In view of the above, the international standard IEC 61851-1 has established 4 charging modes for electric vehicles, as follows:
It consists of the direct connection of the electric vehicle to normal power outlets and without special safety systems. Typically, mode 1 is used for charging electric bicycles, electric scooters, scooters, etc.
In several countries, this charging mode is restricted or prohibited for charging electric vehicles of higher power than those mentioned above.
Current and voltage ratings must not exceed 16 A and 250 V for single-phase or 16 A and 480 V for three-phase.
In charging mode 2, unlike mode 1, it requires the presence of a specific electrical communication and safety system between the connection point and the electric vehicle, this system is placed in the charging cable itself and is called Control Box. It can be used with domestic and industrial plugs on the mains connection side and with dedicated connector for electric vehicle charging on the vehicle side. In a way you could call it a portable recharging point. In several countries, this charging mode is restricted for use.
Current and voltage ratings must not exceed 32 A and 250 V for single-phase or 32 A and 480 V for three-phase.
Note: it is normally limited to 12 A by the use of a domestic schuko type plug on the mains connection side.
This mode requires the vehicle to be charged through a power supply system permanently connected to the electrical grid. The electrical control and safety system is integrated directly into the dedicated charging point.
For this charging mode, the connectors used will be specific for recharging the electric vehicle on both sides, both on the grid connection side and on the vehicle connection side.
Charging stations operating in mode 3 can allow charging up to 63 A and 250 V in single-phase or up to 63 A and 480 V in three-phase, although it is most common to find charging stations with a maximum of up to 32 A and 250 V in single-phase or up to 32 A and 480 V in three-phase.

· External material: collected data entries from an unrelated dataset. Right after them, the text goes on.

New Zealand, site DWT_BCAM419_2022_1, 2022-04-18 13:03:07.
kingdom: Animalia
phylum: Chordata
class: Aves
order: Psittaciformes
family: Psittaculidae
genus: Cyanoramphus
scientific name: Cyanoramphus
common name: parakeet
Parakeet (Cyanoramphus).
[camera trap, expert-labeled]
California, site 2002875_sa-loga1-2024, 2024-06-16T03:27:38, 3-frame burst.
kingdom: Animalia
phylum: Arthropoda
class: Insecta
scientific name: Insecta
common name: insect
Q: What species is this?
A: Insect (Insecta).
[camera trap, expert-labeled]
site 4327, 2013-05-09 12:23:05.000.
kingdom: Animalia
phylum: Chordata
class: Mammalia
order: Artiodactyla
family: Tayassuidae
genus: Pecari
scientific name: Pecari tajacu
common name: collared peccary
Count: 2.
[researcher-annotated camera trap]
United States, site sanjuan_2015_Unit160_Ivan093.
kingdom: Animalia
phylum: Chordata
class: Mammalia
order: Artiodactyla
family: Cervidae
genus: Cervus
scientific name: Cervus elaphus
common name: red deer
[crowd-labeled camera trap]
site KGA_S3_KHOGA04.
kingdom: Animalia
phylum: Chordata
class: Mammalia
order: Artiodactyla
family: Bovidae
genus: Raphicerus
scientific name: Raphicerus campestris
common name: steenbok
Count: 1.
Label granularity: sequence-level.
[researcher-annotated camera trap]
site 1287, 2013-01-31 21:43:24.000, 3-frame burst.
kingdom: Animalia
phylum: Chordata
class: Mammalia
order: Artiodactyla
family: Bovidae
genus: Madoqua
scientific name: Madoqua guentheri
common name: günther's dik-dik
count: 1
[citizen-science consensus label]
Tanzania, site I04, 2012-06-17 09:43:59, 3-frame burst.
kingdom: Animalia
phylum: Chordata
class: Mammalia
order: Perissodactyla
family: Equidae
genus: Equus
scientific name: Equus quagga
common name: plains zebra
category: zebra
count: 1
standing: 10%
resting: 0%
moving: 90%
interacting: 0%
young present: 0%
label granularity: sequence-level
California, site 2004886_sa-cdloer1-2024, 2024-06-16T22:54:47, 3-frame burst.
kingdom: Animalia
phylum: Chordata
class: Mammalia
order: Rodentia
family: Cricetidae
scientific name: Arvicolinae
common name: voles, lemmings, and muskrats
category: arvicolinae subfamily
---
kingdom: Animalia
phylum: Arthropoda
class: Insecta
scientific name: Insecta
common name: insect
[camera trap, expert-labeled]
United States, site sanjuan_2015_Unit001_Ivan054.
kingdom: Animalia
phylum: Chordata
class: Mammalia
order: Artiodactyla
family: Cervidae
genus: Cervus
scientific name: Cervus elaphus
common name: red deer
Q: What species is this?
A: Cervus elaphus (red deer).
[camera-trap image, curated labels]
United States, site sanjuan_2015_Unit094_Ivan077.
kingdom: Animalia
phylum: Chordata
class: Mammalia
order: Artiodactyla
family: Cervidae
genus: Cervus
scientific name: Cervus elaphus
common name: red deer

This is the charging mode set for direct current (DC) charging. Due to the high powers at which it works, it requires the converter that transforms the current from the alternating current (AC) side to the direct current (DC) side to be external to the vehicle and located inside the charging station itself, which is more bulky than mode 3 stations. The charging cable and connector are always attached to the charging station itself.
For this charging mode there are two standards, one Japanese and one European called respectively, CHAdeMO and CCS.
Charging stations that charge in mode 4 allow charging up to 500 A and 1000 V even if the legislation does not specify a maximum limit.